Testing Asynchronous Code

Testing asynchronous code fragments is something that we do on a weekly or monthly basis. Sometimes more, most of the time way less. However: having microservices that talk to each other brings with it such an issue. You want to make sure, that the connection between the services works and that when our isolated service receives a message through one of it’s inputs, it does what it is supposed to do.

Now, there a lot of potential ways of doing that. Let’s have a look on that and construct a simple example application, which looks like this:

I decided to use Kafka as a means of communications, since this is quite common for the communications between microservices; At least for me. Some other approaches might include RabbitMQ, some other Messaging system or REST/Soap. The last category is not technically asynchronous. Yes, the underlying system for sending and receiving messages through sockets is asynchronous, as is reading from the disc on OS-level, but on the application level this is synchronised through a whole lot of different means.

Using Kafka, something like the following is quite common: A Kafka consumer is listening on a certain topic. When data is written to the topic, the consumer receives a new message from the Kafka server. The consumer delegates the message to so called “services”, which contain the business logic for certain parts of our application. They utilise repositories, to access the database.

Before jumping into the code, here are the frameworks and base technologies I’ll be using across the code examples (plus Java, obviously).

Also, i use the AAA (tripple A) naming scheme throughout my tests, writing the three comments so that you can follow along, even if the code is dissected into multiple different sections.

With that out of the way, let’s jump into it. Our goal is, to test that everything works as we expect it to. Unit tests are a great way of doing that. So, to validate that a does what it is supposed to do, we can construct it and inject mocks for outside dependencies. It then might look like this:

class ServiceATest {
    @Test
    fun `test that the service a operation works correctly`() {
        // Arrange
        val repositoryA: RepositoryA = mockk()
        val repositoryB: RepositoryB= mockk()
        val serviceC = ServiceC(repositoryA, repositoryB)
        val testSubject = ServiceA(serviceC)
        // Other arranges and stubs for the mocks

        // Act
        testSubject.handle(/* Input data for the scenario */)

        // Assert
        verify { repository.save(Entity()) }
        // Other asserts
    }
}

This works good as is. We can construct our test scenario and verify that our ServiceA works as expected. Now, obviously this is not adequate for our scenario. The KafkaListener calls multiple services instead of just one. So, in this scenario we can also construct the KafkaConsumer, pass him the dependencies and go. Buuuut, the test setup will now get very big. We will have to mock all the repositories, construct all the classes and so on. The Arrange block alone will surpass the size of our current test quite easily.
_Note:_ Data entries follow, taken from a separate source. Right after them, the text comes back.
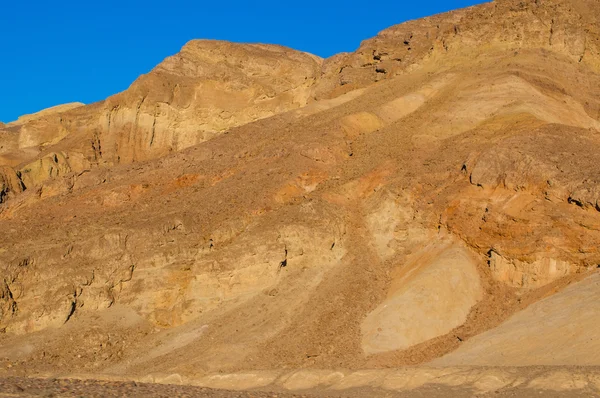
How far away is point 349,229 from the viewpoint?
32.3 m

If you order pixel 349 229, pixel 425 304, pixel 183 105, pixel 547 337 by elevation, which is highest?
pixel 183 105

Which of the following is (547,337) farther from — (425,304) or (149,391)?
(149,391)

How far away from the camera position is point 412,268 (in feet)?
97.3

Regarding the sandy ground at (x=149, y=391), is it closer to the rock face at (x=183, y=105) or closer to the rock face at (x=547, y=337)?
the rock face at (x=547, y=337)

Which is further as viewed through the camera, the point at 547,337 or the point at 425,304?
the point at 425,304

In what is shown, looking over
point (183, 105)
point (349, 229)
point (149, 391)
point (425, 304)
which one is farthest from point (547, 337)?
point (183, 105)

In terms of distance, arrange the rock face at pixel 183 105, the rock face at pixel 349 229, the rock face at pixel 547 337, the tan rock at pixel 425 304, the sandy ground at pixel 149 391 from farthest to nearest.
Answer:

So, to make it easier, we can use a dependency injection framework. Something like the Spring Extension or SimpleDI (shameless self promotion). This would make it simpler and cleaner, but let’s not focus on unit tests right now. They are beautiful, for sure, but some times you want to test the integration in the whole application context. Since at least in my bubble, Spring is used quite commonly, I will use this in code examples for now.

Integration Tests With Asynchronous Method Calls

Okay. So far so good. Let us now change the test and setup a concrete integration test. We want to go ahead and also verify that the Kafka integration as well as our assumptions towards JPA work. Normally this would not be needed. If we cannot rely on the Kafka or JPA integration of Spring to work, what can we rely on? But it is a valid scenario, to ensure that (for example) the serialisation and de-serialisation for the message objects works and we did not goof up while integrating Kafka. We can construct this test for example like this and run it:

@SpringBootIntegrationTest // Setup DB, Kafka and all required dependencies
class ServiceATest {

    @Autowired
    private lateinit var consumer: KafkaConsumer

    @Autowired
    private lateinit var kafkaTemplate: KafkaTemplate<String, Messages>

    @Autowired
    private lateinit var testEntityRepository: TestEntityRepository

    @Test
    fun `test that the create message creates the entity`() {
        // No Arrange

        // Act
        kafkaTemplate.sendDefault(CreateMessage()).get()

        // Assert
        assertThat(testEntityRepository.findById(/* id */)).isNotEmpty
    }
}

This won’t work

If you execute this test, it will fail. The method repository.save will not have been called, at least with 99.9999999…% certainty. Why is that? Lets have a look at the call flow.

As we execute our test, the code kafkaTemplate.sendDefault(CreateMessage()).get() will write the serialised object onto the topic within an embedded Kafka (or a Kafka instance within a test container). Once this writing is done, the .get() will return. This however is only the beginning. The KafkaConsumer now runs in a separate thread and picks up this message. As the Test thread already moves to validate the results, the thread that triggers the test result (potentially) did not even start yet. It might happen, in extreme rare cases, that the second thread finishes before the asserting thread, but before this happens naturally we might see the universe die of heat death.

To better identify those two processes throughout the now following examples, lets give them the names Testing Thread and Executing Thread.

So, we somehow have to wait until the result is there. An abstract view of that might look like this:

We have to have some sort of synchronisation before asserting the results from the database on the Testing Thread. At the beginning of the assert block, we start it and we trigger the release of the synchronisation from the Executing Thread. This abstract concept obviously does not work like this, since we don’t want to change the business code, just because the tests need it.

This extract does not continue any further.